Boeing’s Use of Nonimmigrant Labor
A U.S. company wants to save money. It decides to let go of senior employees who command high salaries and require generous benefits. It outsources the work to a third-party vendor. That vendor, in turn, hires noncitizens, lawfully present in the United States on nonimmigrant visas (typically H1Bs) to do the work that was formerly done by the U.S.-citizen employees.
As I’ve explored before, this is a common story. Southern California Edison and Disney both received a fair amount of unwanted press when they followed this playbook. And so it should come as no surprise that another big American company has recently been unmasked as following these same moves: Boeing.
Attention came to Boeing in the wake of it’s problems with the 737 Max.
Blooomberg ran a story with this eye popping headline: Boeing’s 737 Max Software Outsourced to $9-an-Hour Engineers. The article highlights how Boeing has let go of senior engineers and replaced them with employees supplied by its vendors, HCL Technologies (the same company that replaced Disney’s IT workers back in 2015) and Cyient as well as true outsourcing to overseas facilities in Moscow. The article is replete with complaints that coding was not done properly either by HCL or the Moscovian engineers.

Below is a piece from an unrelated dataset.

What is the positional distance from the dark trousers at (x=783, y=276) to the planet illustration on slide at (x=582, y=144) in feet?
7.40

Despite the headline, the Bloomberg article acknowledges Boeing’s statement that it did not rely on engineers from HCL or Cyient in the development of its Maneuvering Characteristics Augmentation System, which is said to be what caused the two Max 737 crashes.
HCL issued a similar public statement indicating that while “HCL does not comment on specific work we do for our customers. HCL is not associated with any ongoing issues with 737 Max.”
Regardless of who worked on what portion of Boeing’s technology, it took these crashes to shed light on Boeing’s use of nonimmigrant labor. Use that parallels what other U.S. companies have done. But conduct that continues to court controversy.